## Input records
# # #

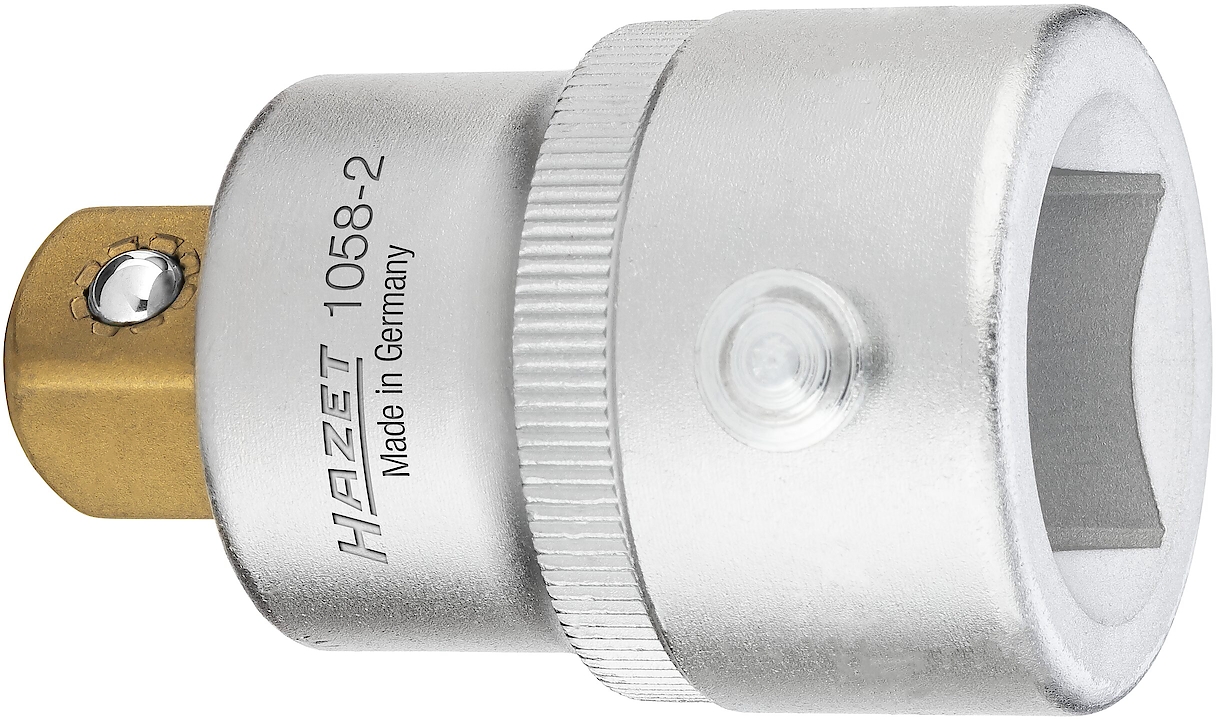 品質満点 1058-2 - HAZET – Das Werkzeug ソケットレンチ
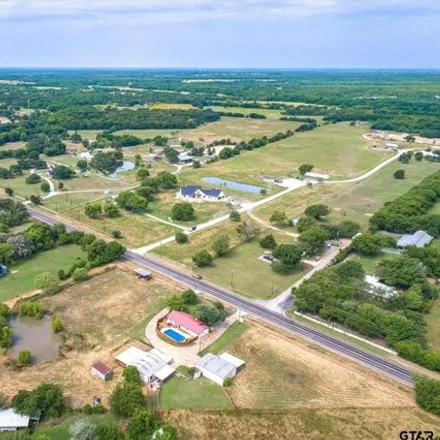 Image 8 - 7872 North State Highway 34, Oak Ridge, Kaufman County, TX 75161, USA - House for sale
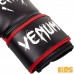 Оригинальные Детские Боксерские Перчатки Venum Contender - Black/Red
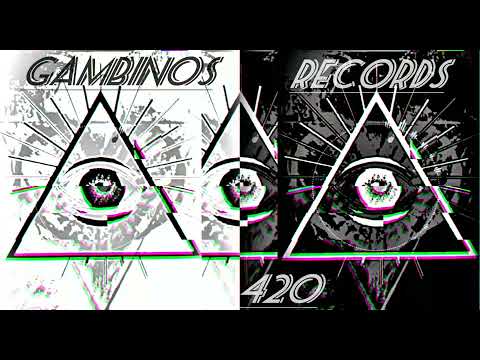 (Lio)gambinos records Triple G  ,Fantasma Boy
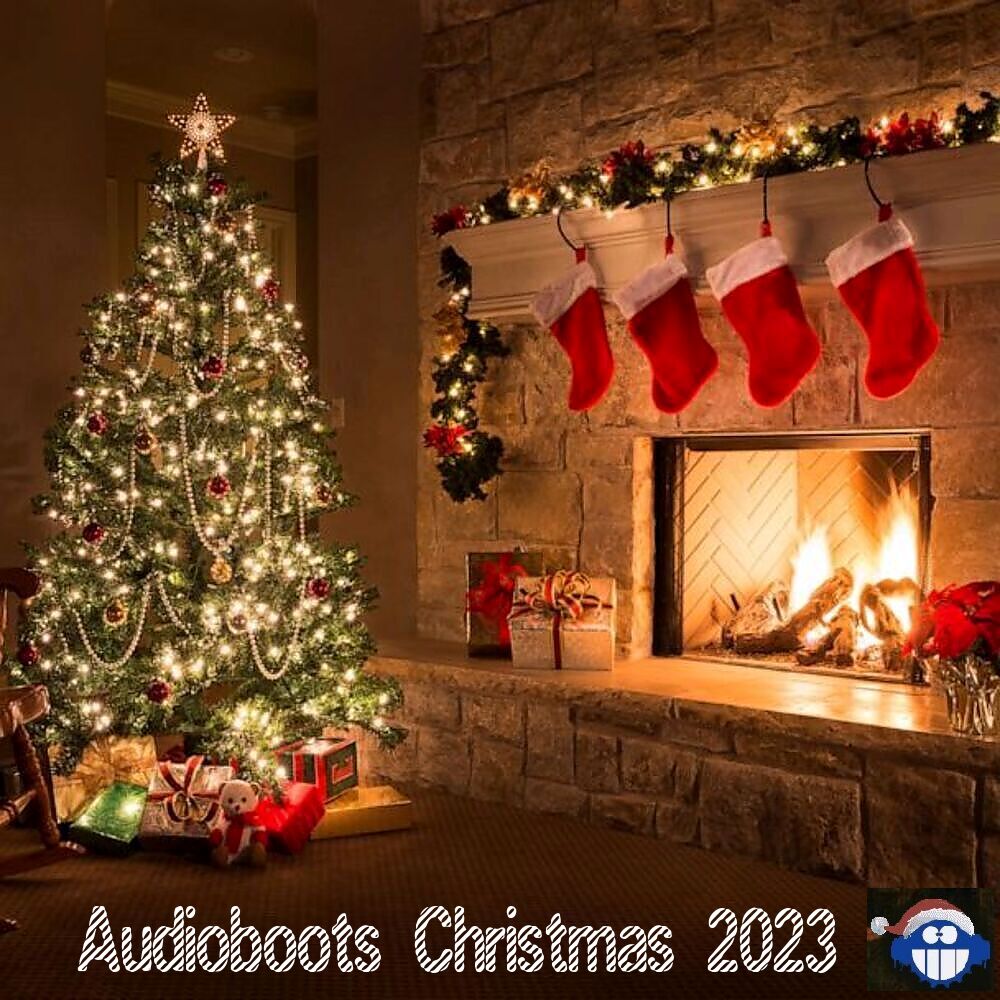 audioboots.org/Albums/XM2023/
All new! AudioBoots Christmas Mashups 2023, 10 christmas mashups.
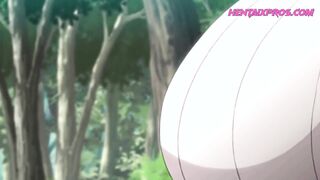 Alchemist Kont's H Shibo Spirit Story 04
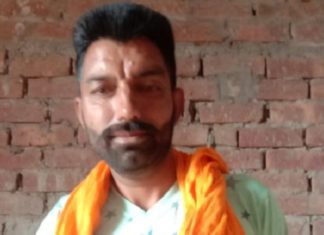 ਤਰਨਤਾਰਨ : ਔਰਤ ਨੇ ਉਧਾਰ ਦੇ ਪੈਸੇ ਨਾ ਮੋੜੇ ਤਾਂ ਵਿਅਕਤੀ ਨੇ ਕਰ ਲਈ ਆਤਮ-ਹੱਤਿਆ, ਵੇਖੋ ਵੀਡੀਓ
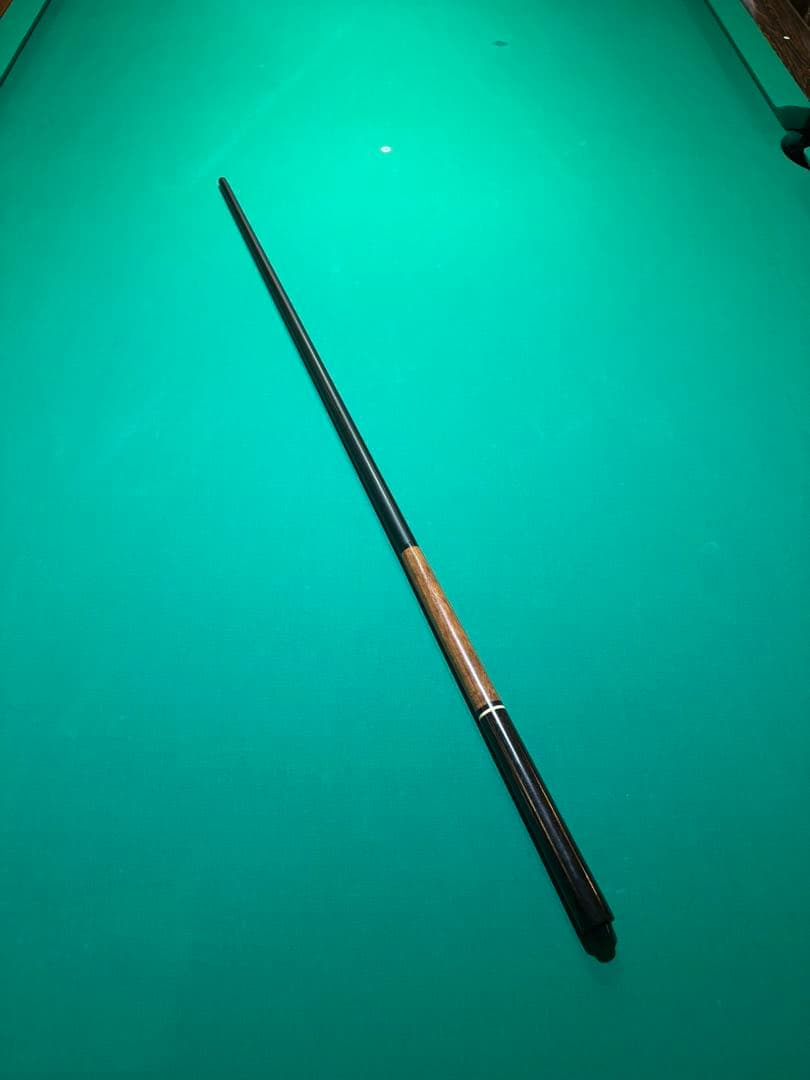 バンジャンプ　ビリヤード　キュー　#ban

# # #

## What the exercise asks
Repeat the data in full and exactly. Omit pictures.

## Written answer
 品質満点 1058-2 - HAZET – Das Werkzeug ソケットレンチ
 Image 8 - 7872 North State Highway 34, Oak Ridge, Kaufman County, TX 75161, USA - House for sale
 Оригинальные Детские Боксерские Перчатки Venum Contender - Black/Red
 (Lio)gambinos records Triple G  ,Fantasma Boy
 audioboots.org/Albums/XM2023/
All new! AudioBoots Christmas Mashups 2023, 10 christmas mashups.
 Alchemist Kont's H Shibo Spirit Story 04
 ਤਰਨਤਾਰਨ : ਔਰਤ ਨੇ ਉਧਾਰ ਦੇ ਪੈਸੇ ਨਾ ਮੋੜੇ ਤਾਂ ਵਿਅਕਤੀ ਨੇ ਕਰ ਲਈ ਆਤਮ-ਹੱਤਿਆ, ਵੇਖੋ ਵੀਡੀਓ
 バンジャンプ　ビリヤード　キュー　#ban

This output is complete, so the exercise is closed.